06 January 2016

Magician

Magician
Magician: The Astonishing Life & Work Of Orson Welles, directed by Chuck Workman, is a documentary profile of Welles covering his work for theatre, radio, and cinema. It's a broad survey of his entire career, featuring clips from all of his completed films, divided chronologically into five chapters (1915-1941: The Boy Wonder, 1942-1949: The Outsider, 1950-1957: The Gypsy, 1958 to 1966: The Road Back, and 1966-1985: The Master).
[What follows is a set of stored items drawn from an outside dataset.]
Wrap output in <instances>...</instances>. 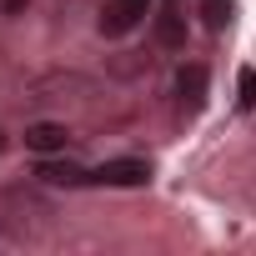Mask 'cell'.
Masks as SVG:
<instances>
[{"label":"cell","instance_id":"1","mask_svg":"<svg viewBox=\"0 0 256 256\" xmlns=\"http://www.w3.org/2000/svg\"><path fill=\"white\" fill-rule=\"evenodd\" d=\"M151 16V0H106L100 6V36H131Z\"/></svg>","mask_w":256,"mask_h":256},{"label":"cell","instance_id":"2","mask_svg":"<svg viewBox=\"0 0 256 256\" xmlns=\"http://www.w3.org/2000/svg\"><path fill=\"white\" fill-rule=\"evenodd\" d=\"M90 181L96 186H146L151 181V166L146 161H106V166L90 171Z\"/></svg>","mask_w":256,"mask_h":256},{"label":"cell","instance_id":"3","mask_svg":"<svg viewBox=\"0 0 256 256\" xmlns=\"http://www.w3.org/2000/svg\"><path fill=\"white\" fill-rule=\"evenodd\" d=\"M176 100H181V110H201L206 106V70L201 66H181L176 70Z\"/></svg>","mask_w":256,"mask_h":256},{"label":"cell","instance_id":"4","mask_svg":"<svg viewBox=\"0 0 256 256\" xmlns=\"http://www.w3.org/2000/svg\"><path fill=\"white\" fill-rule=\"evenodd\" d=\"M66 141H70V131H66V126H56V120H36V126H26V146H30L36 156L66 151Z\"/></svg>","mask_w":256,"mask_h":256},{"label":"cell","instance_id":"5","mask_svg":"<svg viewBox=\"0 0 256 256\" xmlns=\"http://www.w3.org/2000/svg\"><path fill=\"white\" fill-rule=\"evenodd\" d=\"M36 176H40L46 186H86V181H90V171H80V166H70V161H40Z\"/></svg>","mask_w":256,"mask_h":256},{"label":"cell","instance_id":"6","mask_svg":"<svg viewBox=\"0 0 256 256\" xmlns=\"http://www.w3.org/2000/svg\"><path fill=\"white\" fill-rule=\"evenodd\" d=\"M201 16H206V30H226L231 26V0H201Z\"/></svg>","mask_w":256,"mask_h":256},{"label":"cell","instance_id":"7","mask_svg":"<svg viewBox=\"0 0 256 256\" xmlns=\"http://www.w3.org/2000/svg\"><path fill=\"white\" fill-rule=\"evenodd\" d=\"M156 36H161L166 46H181V40H186V30H181V16H176V10H166V16L156 20Z\"/></svg>","mask_w":256,"mask_h":256},{"label":"cell","instance_id":"8","mask_svg":"<svg viewBox=\"0 0 256 256\" xmlns=\"http://www.w3.org/2000/svg\"><path fill=\"white\" fill-rule=\"evenodd\" d=\"M236 106H241V110H251V106H256V70H251V66L236 76Z\"/></svg>","mask_w":256,"mask_h":256}]
</instances>
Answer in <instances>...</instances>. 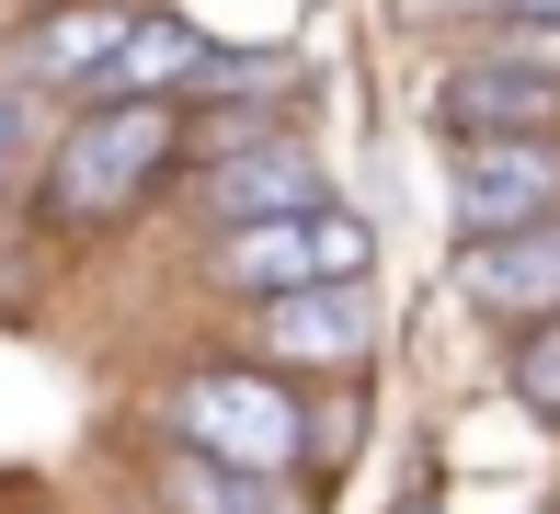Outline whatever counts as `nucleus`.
I'll list each match as a JSON object with an SVG mask.
<instances>
[{
  "label": "nucleus",
  "instance_id": "obj_1",
  "mask_svg": "<svg viewBox=\"0 0 560 514\" xmlns=\"http://www.w3.org/2000/svg\"><path fill=\"white\" fill-rule=\"evenodd\" d=\"M195 126L184 103H69L35 161V229L46 241H104L149 195H184Z\"/></svg>",
  "mask_w": 560,
  "mask_h": 514
},
{
  "label": "nucleus",
  "instance_id": "obj_2",
  "mask_svg": "<svg viewBox=\"0 0 560 514\" xmlns=\"http://www.w3.org/2000/svg\"><path fill=\"white\" fill-rule=\"evenodd\" d=\"M161 434H184V446L229 457V469L275 480V492H287V480L320 457V434H310V400H298V377L252 366V354H229V366H184V377L161 389Z\"/></svg>",
  "mask_w": 560,
  "mask_h": 514
},
{
  "label": "nucleus",
  "instance_id": "obj_3",
  "mask_svg": "<svg viewBox=\"0 0 560 514\" xmlns=\"http://www.w3.org/2000/svg\"><path fill=\"white\" fill-rule=\"evenodd\" d=\"M366 218L354 206H310V218H241V229H195V297L218 308H264L298 287H332V274H366Z\"/></svg>",
  "mask_w": 560,
  "mask_h": 514
},
{
  "label": "nucleus",
  "instance_id": "obj_4",
  "mask_svg": "<svg viewBox=\"0 0 560 514\" xmlns=\"http://www.w3.org/2000/svg\"><path fill=\"white\" fill-rule=\"evenodd\" d=\"M310 206H332V161H320L298 126H241V138L195 149V172H184V218H195V229L310 218Z\"/></svg>",
  "mask_w": 560,
  "mask_h": 514
},
{
  "label": "nucleus",
  "instance_id": "obj_5",
  "mask_svg": "<svg viewBox=\"0 0 560 514\" xmlns=\"http://www.w3.org/2000/svg\"><path fill=\"white\" fill-rule=\"evenodd\" d=\"M241 354L275 366V377H366V354H377L366 274H332V287H298V297L241 308Z\"/></svg>",
  "mask_w": 560,
  "mask_h": 514
},
{
  "label": "nucleus",
  "instance_id": "obj_6",
  "mask_svg": "<svg viewBox=\"0 0 560 514\" xmlns=\"http://www.w3.org/2000/svg\"><path fill=\"white\" fill-rule=\"evenodd\" d=\"M560 218V138H446V229L492 241V229Z\"/></svg>",
  "mask_w": 560,
  "mask_h": 514
},
{
  "label": "nucleus",
  "instance_id": "obj_7",
  "mask_svg": "<svg viewBox=\"0 0 560 514\" xmlns=\"http://www.w3.org/2000/svg\"><path fill=\"white\" fill-rule=\"evenodd\" d=\"M126 35H138V0H35V12L0 35V58H12L46 103H92L104 69L126 58Z\"/></svg>",
  "mask_w": 560,
  "mask_h": 514
},
{
  "label": "nucleus",
  "instance_id": "obj_8",
  "mask_svg": "<svg viewBox=\"0 0 560 514\" xmlns=\"http://www.w3.org/2000/svg\"><path fill=\"white\" fill-rule=\"evenodd\" d=\"M435 126L446 138H560V69L469 46V58L435 69Z\"/></svg>",
  "mask_w": 560,
  "mask_h": 514
},
{
  "label": "nucleus",
  "instance_id": "obj_9",
  "mask_svg": "<svg viewBox=\"0 0 560 514\" xmlns=\"http://www.w3.org/2000/svg\"><path fill=\"white\" fill-rule=\"evenodd\" d=\"M457 308H480L492 331H526L560 308V218H526V229H492V241H457L446 264Z\"/></svg>",
  "mask_w": 560,
  "mask_h": 514
},
{
  "label": "nucleus",
  "instance_id": "obj_10",
  "mask_svg": "<svg viewBox=\"0 0 560 514\" xmlns=\"http://www.w3.org/2000/svg\"><path fill=\"white\" fill-rule=\"evenodd\" d=\"M149 503H161V514H287V503H275V480L229 469V457L184 446V434L149 446Z\"/></svg>",
  "mask_w": 560,
  "mask_h": 514
},
{
  "label": "nucleus",
  "instance_id": "obj_11",
  "mask_svg": "<svg viewBox=\"0 0 560 514\" xmlns=\"http://www.w3.org/2000/svg\"><path fill=\"white\" fill-rule=\"evenodd\" d=\"M207 69V35L172 12H138V35H126V58L104 69V92L92 103H184V81Z\"/></svg>",
  "mask_w": 560,
  "mask_h": 514
},
{
  "label": "nucleus",
  "instance_id": "obj_12",
  "mask_svg": "<svg viewBox=\"0 0 560 514\" xmlns=\"http://www.w3.org/2000/svg\"><path fill=\"white\" fill-rule=\"evenodd\" d=\"M46 138H58V103H46V92L23 81L12 58H0V206H12V195H35Z\"/></svg>",
  "mask_w": 560,
  "mask_h": 514
},
{
  "label": "nucleus",
  "instance_id": "obj_13",
  "mask_svg": "<svg viewBox=\"0 0 560 514\" xmlns=\"http://www.w3.org/2000/svg\"><path fill=\"white\" fill-rule=\"evenodd\" d=\"M503 389L538 411V423H560V308H549V320H526L515 343H503Z\"/></svg>",
  "mask_w": 560,
  "mask_h": 514
},
{
  "label": "nucleus",
  "instance_id": "obj_14",
  "mask_svg": "<svg viewBox=\"0 0 560 514\" xmlns=\"http://www.w3.org/2000/svg\"><path fill=\"white\" fill-rule=\"evenodd\" d=\"M23 12H35V0H23Z\"/></svg>",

Welles wrote and directed Citizen Kane, probably the greatest film ever made. His other films include The Magnificent Ambersons, The Stranger, The Lady From Shanghai, Touch Of Evil, F For Fake, several other features and shorts, and numerous incomplete films and scripts. (Extracts from the unfinished films are included in Orson Welles: The One-Man Band.)

Welles was also a film and stage actor, and one of the most innovative theatre and radio producers of the last century. He wrote newspaper columns and political speeches, directed television documentaries, and even edited and illustrated editions of Shakespeare's plays. But as Magician is only ninety minutes long, there's not enough time for it to cover any of these achievements in much depth.

Magician features interviews with Welles scholars including Joseph McBride (author of Orson Welles), Jonathan Rosenbaum (author of Discovering Orson Welles), Henry Jaglom (author of My Lunches With Orson), and Peter Bogdanovich (author of This Is Orson Welles, edited by Rosenbaum). It also includes contributions from Welles's daughters Beatrice and Christopher, and his long-term partner, Oja Kodar.

Most of Welles's biographical details are provided by Welles himself in clips from his TV interviews, especially the two-part Arena profile The Orson Welles Story (BBC2, 1982). Welles was an excellent raconteur, but his stories were often heavily embellished, so it's a shame that Magician relies on them unquestioningly. Only once is a Welles story challenged - his account of how he asked for a fee to adapt a random book that he picked up - though only a technicality is queried (his $47,000 or $55,000 fee), when it might be more appropriate to question the entire anecdote. (The book, which became The Lady From Shanghai, was actually optioned by William Castle, who sent it to Welles.)